Kafamı kaldırdığımda sokağın başında Emre'yi net bir şekilde görüyordum. O da beni görmüştü. Bulunduğum duruma hiç şaşırmayarak yanıma doğru geldi. Elinde tam dediğim gibi ilk yardım çantası vardı. Yanıma doğru gittikçe yaklaşıyor... yaklaşıyor...yaklaşıyordu.
"Sana kırmızı çok yakışmış, Aytun. Bundan sonra böyle takılmalısın." Elimi kaşıma doğru götürdüm ve kısa bir inilti çıktıktan sonra,
"Dalga geçme oğlum. İki gruptular." dedim.
"Ne halt yedin yine."
"Bir kız var."
"Her zaman hayatında bir kız var senin."
"O da doğru."
"Kız kimmiş anlatsana. Nasıl tanıştınız?"
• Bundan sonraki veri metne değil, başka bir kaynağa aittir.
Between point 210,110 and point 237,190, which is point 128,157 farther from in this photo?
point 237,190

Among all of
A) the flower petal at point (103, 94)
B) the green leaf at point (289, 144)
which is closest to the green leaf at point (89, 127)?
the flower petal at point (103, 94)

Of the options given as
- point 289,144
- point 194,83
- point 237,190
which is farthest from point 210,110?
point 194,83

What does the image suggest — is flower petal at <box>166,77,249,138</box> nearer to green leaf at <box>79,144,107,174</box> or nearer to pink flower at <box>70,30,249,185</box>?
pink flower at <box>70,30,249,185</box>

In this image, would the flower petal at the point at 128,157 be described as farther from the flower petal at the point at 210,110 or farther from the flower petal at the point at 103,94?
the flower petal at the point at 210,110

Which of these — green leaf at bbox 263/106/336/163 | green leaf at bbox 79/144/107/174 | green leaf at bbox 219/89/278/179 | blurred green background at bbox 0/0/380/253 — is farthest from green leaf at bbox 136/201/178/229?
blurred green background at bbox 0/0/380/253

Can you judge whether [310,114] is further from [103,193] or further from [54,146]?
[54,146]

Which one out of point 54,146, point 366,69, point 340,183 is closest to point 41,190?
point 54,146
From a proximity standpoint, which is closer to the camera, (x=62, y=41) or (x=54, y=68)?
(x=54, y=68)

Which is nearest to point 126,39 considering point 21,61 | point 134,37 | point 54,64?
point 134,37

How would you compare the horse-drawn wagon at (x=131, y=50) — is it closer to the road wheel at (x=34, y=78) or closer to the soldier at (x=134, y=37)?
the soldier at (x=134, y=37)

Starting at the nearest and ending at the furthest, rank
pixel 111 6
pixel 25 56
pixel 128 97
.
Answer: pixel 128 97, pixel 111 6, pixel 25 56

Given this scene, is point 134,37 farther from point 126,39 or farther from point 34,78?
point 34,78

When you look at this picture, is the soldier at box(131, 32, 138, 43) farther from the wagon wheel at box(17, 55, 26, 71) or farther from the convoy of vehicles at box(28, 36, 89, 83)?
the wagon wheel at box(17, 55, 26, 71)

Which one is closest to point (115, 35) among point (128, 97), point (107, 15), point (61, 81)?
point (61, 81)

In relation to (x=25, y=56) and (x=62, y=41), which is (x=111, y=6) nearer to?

"Ben yine Esma Hanıma sinirlendim çıktım. Nedense canım Galata'nın tepesine çıkmak istedi. Ben kendimi orada yalnız sanıyordum. Meğerse o kız varmış. Bir şey söyledim. Hemen bana baktı. İsmi Geceymiş. Başlarda bunun konuşmak için bahane olduğunu sanıyordum. Bu çekiciliğe hangi kız bakmaz ki oğlum! Sonra bu sinirlendi falan. Aşağı indiğimde bana şiddet uygulayan grup buna sarkıntılık yaptılar."
"Sen şuna dövdüler desene!" diyip gülmeye başladı."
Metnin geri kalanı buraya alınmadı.